Point d’orgue de notre périple dans les
Hauts-de-France, nous voilà dans le hameau de la Grenouillère, sis à la Madelaine sous
Montreuil à quelques pas des chemins empruntés jadis par Jean Valjean. C’est là
qu’Alexandre Gauthier s’est installé, prenant la suite de son père et
transformant l’auberge familiale en un « Relais & Châteaux »
aussi atypique que confortable. Il bénéficie en outre d’une situation
particulièrement attrayante, au bord de la Canche dont les rives ont été
aménagées en un chemin de promenade ou un parcours sportif suivant son courage.
A peine arrivés, nous sommes dirigés vers le
petit salon où une collation nous est proposée : limonade et palets maison.
Une très belle entrée en matière, qui fait idéalement la transition entre le
monde de dehors et celui de dedans, une sorte d’initiation pour franchir la « clôture ».
Puis vient le moment de prendre possession de
nos chambres. Nid douillet quoique spacieux (très spacieux), literie de qualité
et de taille king size, équipements haut de gamme, salle d’eau majestueuse, …

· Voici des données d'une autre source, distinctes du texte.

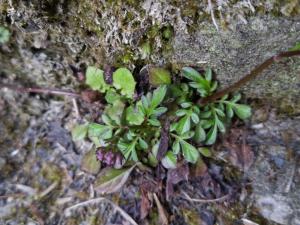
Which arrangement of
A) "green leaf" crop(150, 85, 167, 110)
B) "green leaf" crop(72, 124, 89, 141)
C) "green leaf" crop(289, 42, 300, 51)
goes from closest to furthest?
"green leaf" crop(289, 42, 300, 51), "green leaf" crop(150, 85, 167, 110), "green leaf" crop(72, 124, 89, 141)

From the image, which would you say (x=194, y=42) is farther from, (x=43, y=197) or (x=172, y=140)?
(x=43, y=197)

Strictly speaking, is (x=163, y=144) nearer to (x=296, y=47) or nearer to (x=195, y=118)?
(x=195, y=118)

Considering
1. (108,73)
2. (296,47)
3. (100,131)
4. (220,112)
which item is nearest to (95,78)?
(108,73)

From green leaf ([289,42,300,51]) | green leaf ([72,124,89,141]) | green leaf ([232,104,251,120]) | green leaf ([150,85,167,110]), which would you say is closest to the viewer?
green leaf ([289,42,300,51])

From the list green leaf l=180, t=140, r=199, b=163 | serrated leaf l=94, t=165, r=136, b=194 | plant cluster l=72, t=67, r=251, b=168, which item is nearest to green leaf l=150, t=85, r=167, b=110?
plant cluster l=72, t=67, r=251, b=168

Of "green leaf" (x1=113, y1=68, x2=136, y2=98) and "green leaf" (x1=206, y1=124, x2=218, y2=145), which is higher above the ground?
"green leaf" (x1=113, y1=68, x2=136, y2=98)

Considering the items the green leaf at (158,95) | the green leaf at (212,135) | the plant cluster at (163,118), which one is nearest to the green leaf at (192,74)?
the plant cluster at (163,118)

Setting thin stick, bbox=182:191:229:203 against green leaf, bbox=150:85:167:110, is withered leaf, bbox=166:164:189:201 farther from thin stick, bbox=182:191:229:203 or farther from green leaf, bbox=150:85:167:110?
green leaf, bbox=150:85:167:110
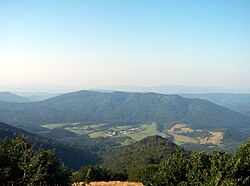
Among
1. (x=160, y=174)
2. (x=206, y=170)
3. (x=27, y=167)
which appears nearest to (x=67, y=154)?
(x=160, y=174)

même si la décoration nous semble un peu trop sombre, mais nous sommes dans le
détail.
Un peu de marche au calme et dans la sérénité
des berges ne peut pas faire de mal avant le repas. Voici donc quelques vues de
l’endroit.
Arrive enfin le moment de pénétrer dans le
restaurant. Après un apéritif servi au salon, avec une foultitude d’amuses-bouche
visant à attiser nos sens (et c’est réussi, notamment avec une asperge crue et
sa sauce moutardée), nous arrivons dans la salle de restaurant qui fait la part
belle au modernisme, avec une association heureuse du métal et du verre (sorte
de « Halle Baltard » revisitée), et du cuir comme revêtement sur les
tables.
Passons aux choses sérieuses, avec un menu
unique constitué de 11 plats en ce mercredi soir.
Navet, langoustine …
Pour l’allergique que je suis, un Bonbon concombre ...

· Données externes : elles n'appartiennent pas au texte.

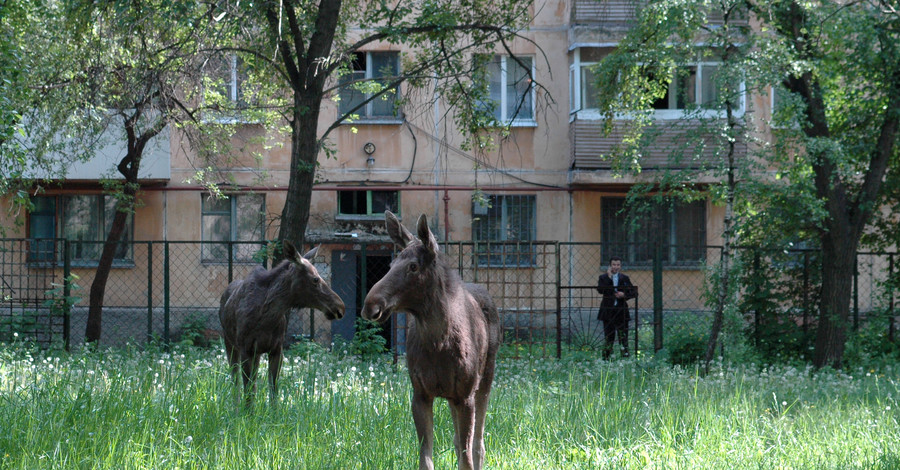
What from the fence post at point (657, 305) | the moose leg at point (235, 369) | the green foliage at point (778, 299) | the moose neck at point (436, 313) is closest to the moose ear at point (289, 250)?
the moose leg at point (235, 369)

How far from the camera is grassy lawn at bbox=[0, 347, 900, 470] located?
573 cm

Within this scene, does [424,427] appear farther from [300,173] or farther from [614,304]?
[614,304]

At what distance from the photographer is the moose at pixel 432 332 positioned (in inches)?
186

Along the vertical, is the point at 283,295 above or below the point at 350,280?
above

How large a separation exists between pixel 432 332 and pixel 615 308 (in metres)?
9.44

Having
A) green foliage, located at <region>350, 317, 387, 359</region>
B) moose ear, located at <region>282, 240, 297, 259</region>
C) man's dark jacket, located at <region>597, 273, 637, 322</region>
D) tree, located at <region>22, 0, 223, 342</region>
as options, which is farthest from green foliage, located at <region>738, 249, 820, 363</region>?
moose ear, located at <region>282, 240, 297, 259</region>

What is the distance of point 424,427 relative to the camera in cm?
497

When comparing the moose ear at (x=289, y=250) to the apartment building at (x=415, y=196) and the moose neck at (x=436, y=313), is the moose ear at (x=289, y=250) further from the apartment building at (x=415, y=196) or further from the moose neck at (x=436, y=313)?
the apartment building at (x=415, y=196)

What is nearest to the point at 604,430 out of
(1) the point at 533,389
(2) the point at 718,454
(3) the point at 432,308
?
(2) the point at 718,454

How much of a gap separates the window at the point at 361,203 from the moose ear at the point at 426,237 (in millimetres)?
16492

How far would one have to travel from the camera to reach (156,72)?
11.0m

Maquereau rafraîchi, petits pois …
Blinis de lait entier, tourteau …
Même tarif, même punition, une composition Fleurs et racines ...
Asperges vertes rôties …
Câpres, araignée géante …
Chou, céleri, truffe …
Artichaut, vanille …
Agneau de lait, laitue braisée,
oseille …
(le gourmand avait commencé à manger)
Rhubarbe, bouleau …
Fraise, cerfeuil perpétuel …
Cacao, amandes, vinaigre cristal
…
le tout agrémenté de quelques surprises ou intermezzos
comme « couteau, blanc d’œuf, farine de sésame », « fleurs d’asperges
et crème de stilton », « boulette de poulet rôti » (une sorte de
guimauve au goût de poulet rôti dans laquelle on a l’impression de croquer la
peau grillée du poulet : ah, ces souvenirs d’enfance), et un
« rayon de
miel de St Denis »
Cuisine
de très haute volée, assez originale mais pour laquelle les associations
fonctionnent à merveille. Mentions spéciale pour ma part au Maquereau (une
sorte de Sashimi revisité à la mode bretonne !), les asperges vertes, les
câpres (et oui !), l’agneau d’une tendreté et d’un fondant superlatifs …

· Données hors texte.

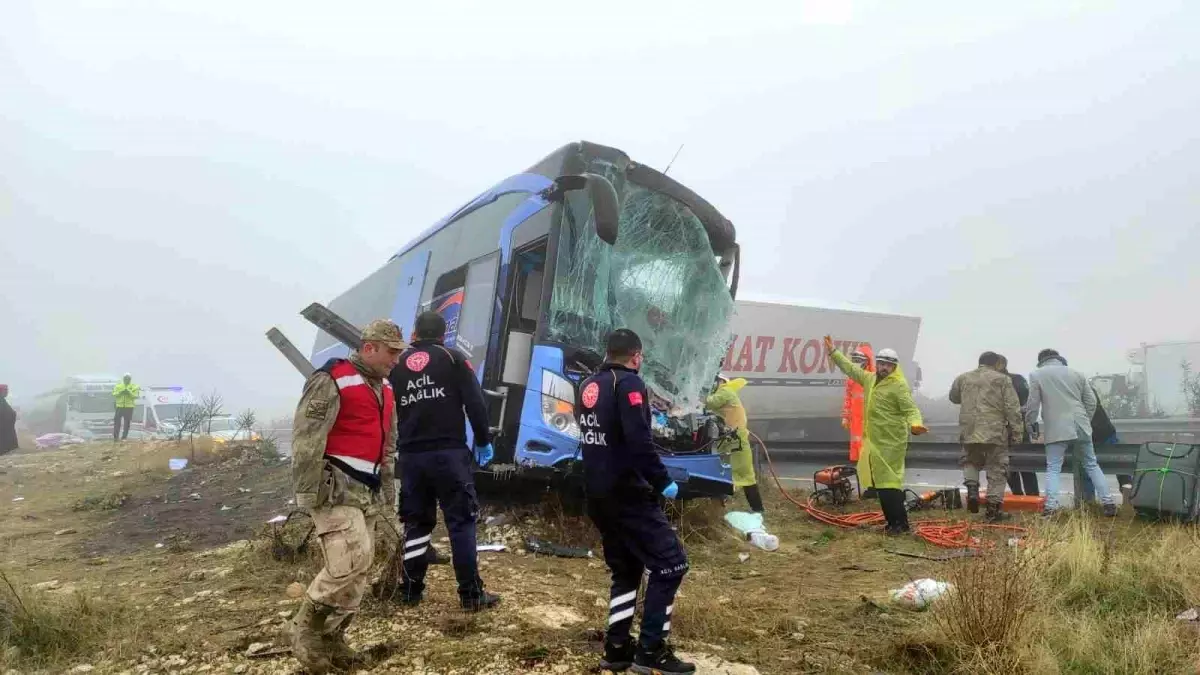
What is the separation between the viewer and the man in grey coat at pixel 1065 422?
6.53 m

et l’ensemble des desserts. « Entre plats » de très haut niveau
également. Seul l’association artichaut / vanille était en deçà.
Service
jeune, décontracté mais précis et de haut niveau, sommelière à l’écoute et de
bon conseil (la prochaine fois, je me laisserai tenter par le forfait 4 verres,
dont un Trousseau sur l’araignée : il fallait oser !). Point
complémentaire, la cuisine est totalement ouverte sur la salle, et nous
assistons tout au long du repas au ballet des préparations, le tout dans un calme
et une maîtrise totale du geste, sous la houlette d’Alexandre Gauthier.
Pour
accompagner le repas, nous avons donc choisi :
En
apéritif, un Montagny 2016, Bouchard
Père et fils : un vin simple, plutôt floral, avec
une rondeur équilibrée par une fine acidité. Plaisant et frais mais pas
transcendant ! Bien (ma
réflexion toute personnelle : il semble que certaines appellations
communales n’aient pas le même potentiel que d’autres, à moins qu’il s’agisse d’un
effet « négoce »).
Avec les 7 premiers plats,
un Rully,
premier cru Grésigny vieilles vignes 2014, Vincent Dureuil-Janthial :
voilà un chardonnay qu’il est beau ! Le nez est classique du cépage, sur
les amandes, une touche grillée, l’ensemble étant très élégant. Un élevage « juste »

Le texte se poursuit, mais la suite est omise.